"Eventful" 2018 ended with Bakkafrost posting improved profits

Bakkafrost Group delivered total operational earnings before interest and taxes (EBIT) of DKK 230.5 million (USD 34.9 million, EUR 30.9 million) in the fourth quarter of 2018, down from DKK 331.2 million (USD 50.1 million, EUR 44.4 million) in the corresponding period of the previous year, with the company citing flat salmon spot prices as a key reason for the lower margin.

Its losses for the last quarter were DKK 6.6 million (USD 998,772, EUR 884,300), an improvement on the DKK 21.9 million (USD 3.3 million, EUR 2.9 million) in losses it recorded in the fourth quarter of 2017.

For 2018, the Faroe Islands-based producer achieved an operational EBIT of almost DKK 1.1 billion (USD 166.5 million, EUR 147.4 million), down from around DKK 1.4 billion (USD 211.9 million, EUR 187.6 million) in 2017. The annual profit climbed from DKK 511.4 million (USD 77.4 million, EUR 68.5 million) to DKK 960.3 million (USD 145.3 million, EUR 128.7 million).

Despite harvesting higher volumes, the company’s Farming segment achieved a reduced operational EBIT of DKK 204.4 million (USD 30.9 million, EUR 27.4 million) in Q4 2018, which corresponded to NOK 21.56 (USD 3.26, EUR 2.89) per kilogram. For 2018, Farming’s operational EBIT was DKK 965.7 million (USD 146 million, EUR 129.4 million), down from DKK 1.3 billion (USD 196.6 million, EUR 174.2 million).

The Value-Added Products (VAP) segment posted an operational EBIT of DKK 3.3 million (USD 499,100, EUR 442,209), down from DKK 36.5 million (USD 5.5 million, EUR 4.9 million). At the same time, the Fishmeal, Oil, and Feed (FOF) unit delivered reduced earnings before interest, taxes, depreciation and amortization (EBITDA) of DKK 60.4 million (USD 9.1 million, EUR 8.1 million), down from DKK 93.6 million (USD 14.2 million, EUR 12.5 million).

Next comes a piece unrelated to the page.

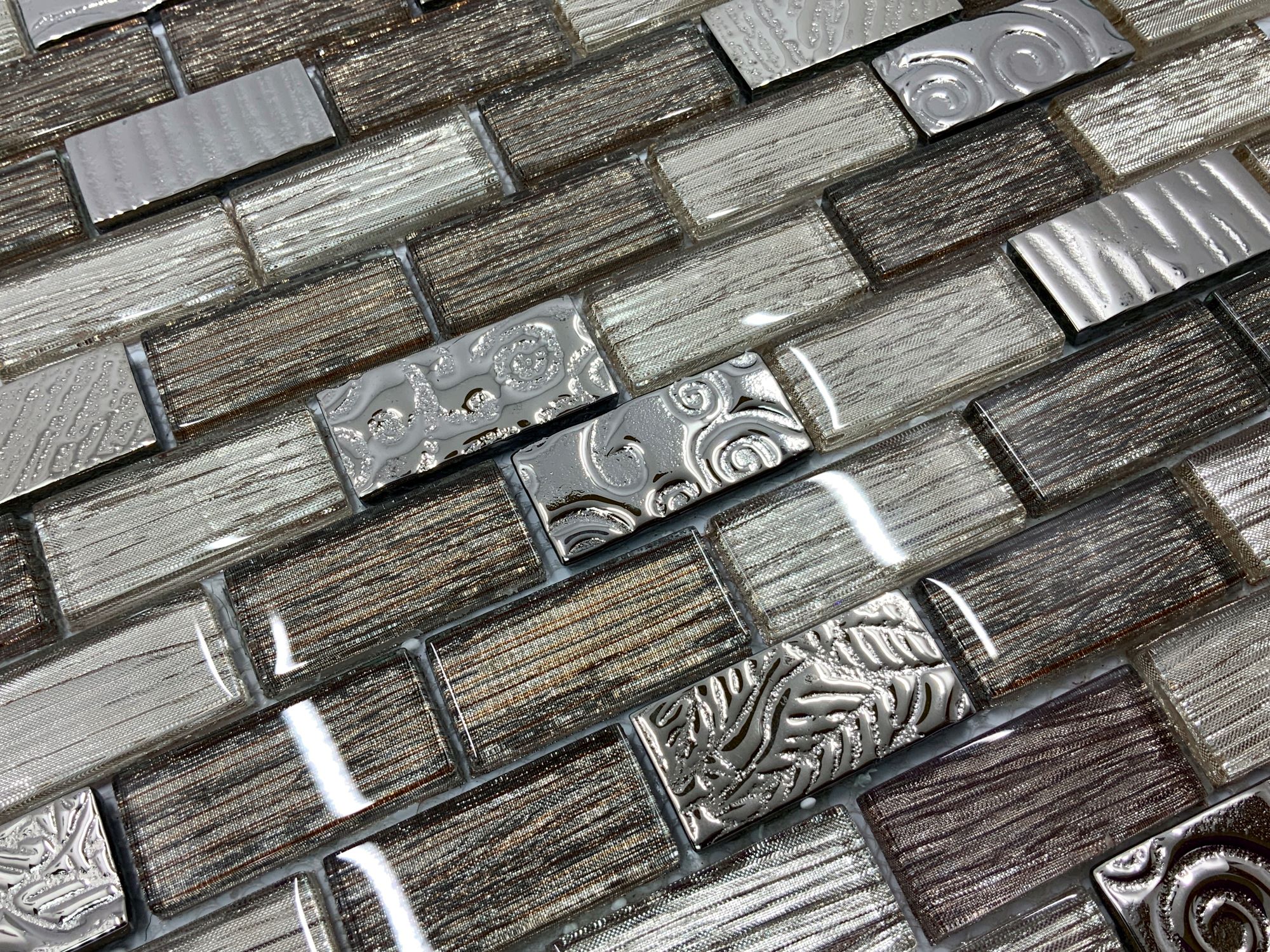 Malla o Mosaico Decorativo de vidrio KAR, medida 30 x 30 cms. (base por altura). Diseño en tonos plata con detalles en relieve. Caja de 5 piezas..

Bakkafrost explained that as its market strategy for sales in 2018 was primarily focused on fresh whole salmon to the high-end spot market, volumes to the VAP segment were exceptionally low throughout 2018. 

Consequently, the company was temporarily vulnerable and limited in flexibility to mitigate certain disruptions, it said. These include banned access to the Russian market for its harvesting plant in Glyvrar in Q4, and disrupted deliveries to other high-end markets from the new harvest plant in Suðuroy, due to delay in the issue of certificates for these markets.

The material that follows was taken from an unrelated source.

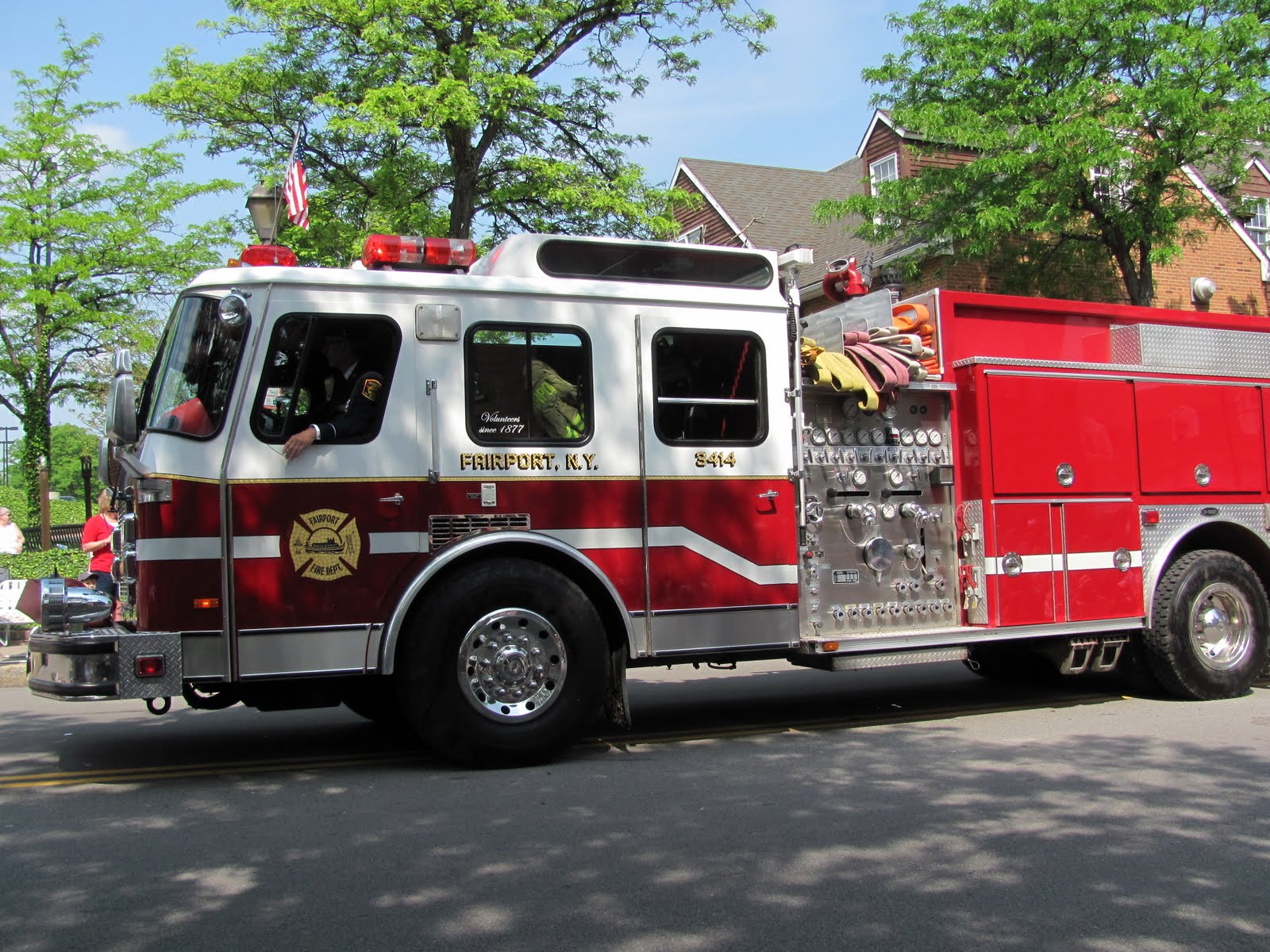 Life Comparisons Returning to America Fairport's Memorial Day Parade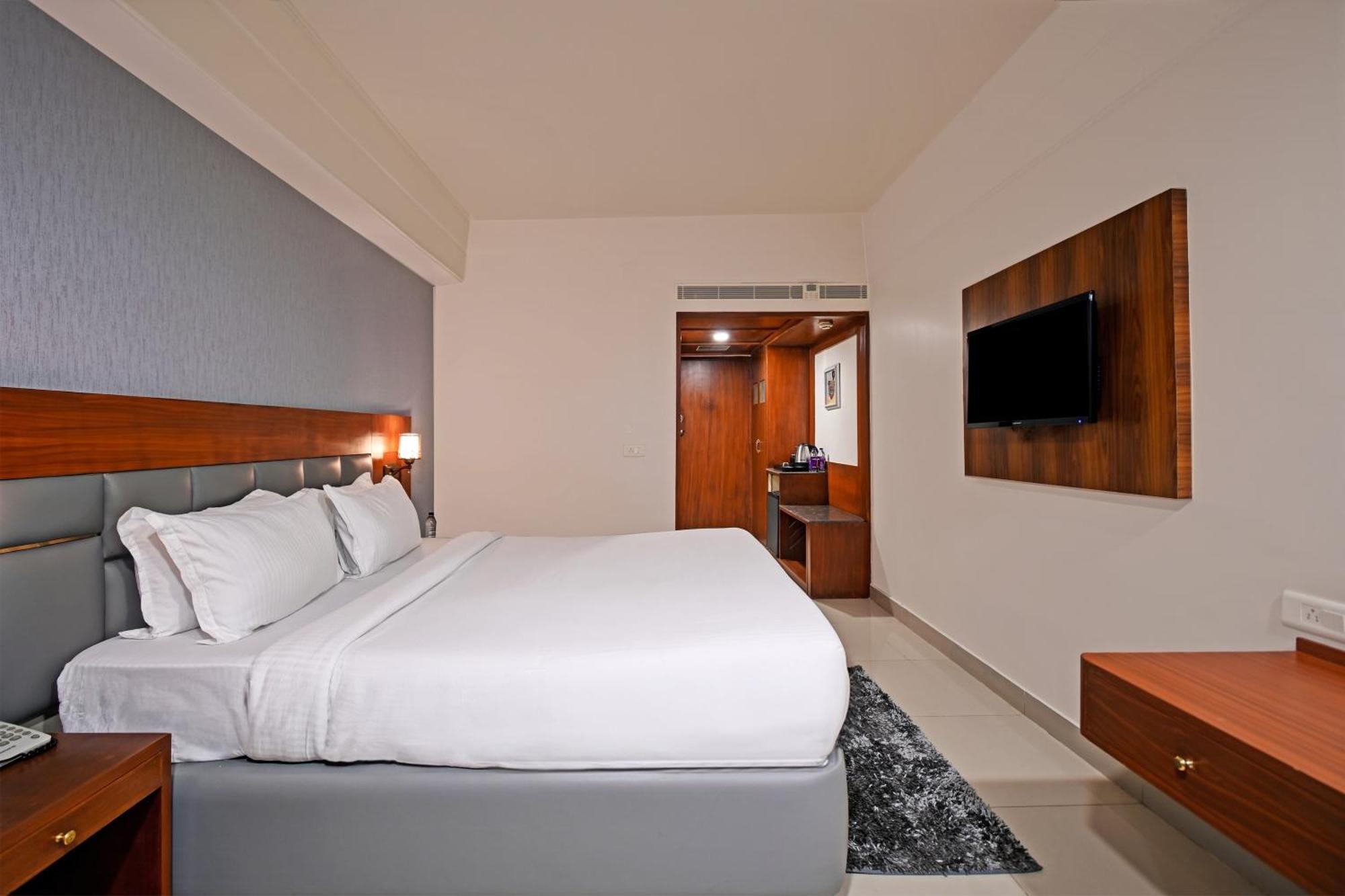 Palette Madhapur Hotel Hyderabad Eksteriør billede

It added that the market disruptions are more or less solved as volumes to VAP contracts have now increased, while the certificates to the harvest factory in Suðuroy are in place and access to the Russian market is expected shortly.

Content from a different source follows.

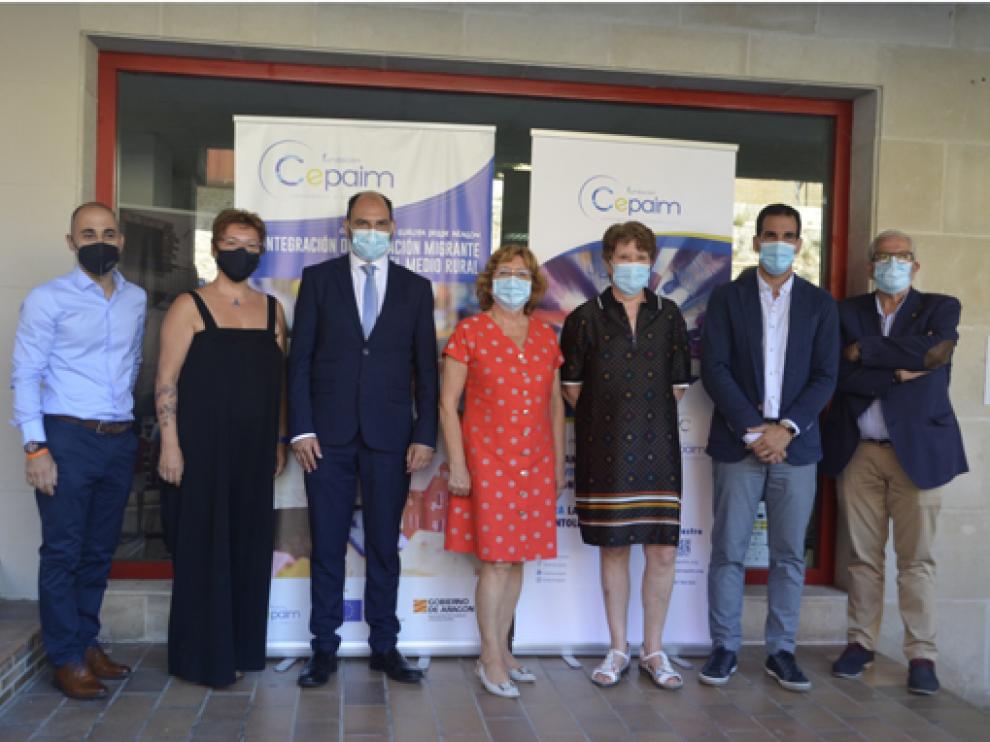 La consejera, en su visita de ayer a Barbastro para asistir a la presentación del “Uga Maluga” y la memoria de Cepaim.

Commenting on the results, Bakkafrost CEO Regin Jacobsen confirmed that difficult market conditions and limited market access for a period resulted in a weaker- than-expected result in the farming segment for the fourth quarter. There was, however, more activity in the VAP segment due to increased contracts for these products.

“2018 was an eventful year with different challenges, but all things considered we are satisfied with the operation and the results for 2018. A lot of effort has also been put on our expansion activities in 2018, and we have now started operation in our new harvesting plant in Suðuroy. In 2019, we plan to further expand our farming operation in Suðuroy,” he said.

In total, Bakkafrost harvested 12,234 metric tons (MT) of salmon (gutted weight) in the last quarter, up from 11,470 MT in Q4 2017. For the full year 2018, the company harvested 44,591 MT of fish, down from 54,615 MT in 2017 and 47,542 MT in 2016.

With 1,500 MT of harvest moved from 2018 to 2019, it expects this year’s harvest to total 54,500 MT (gutted weight).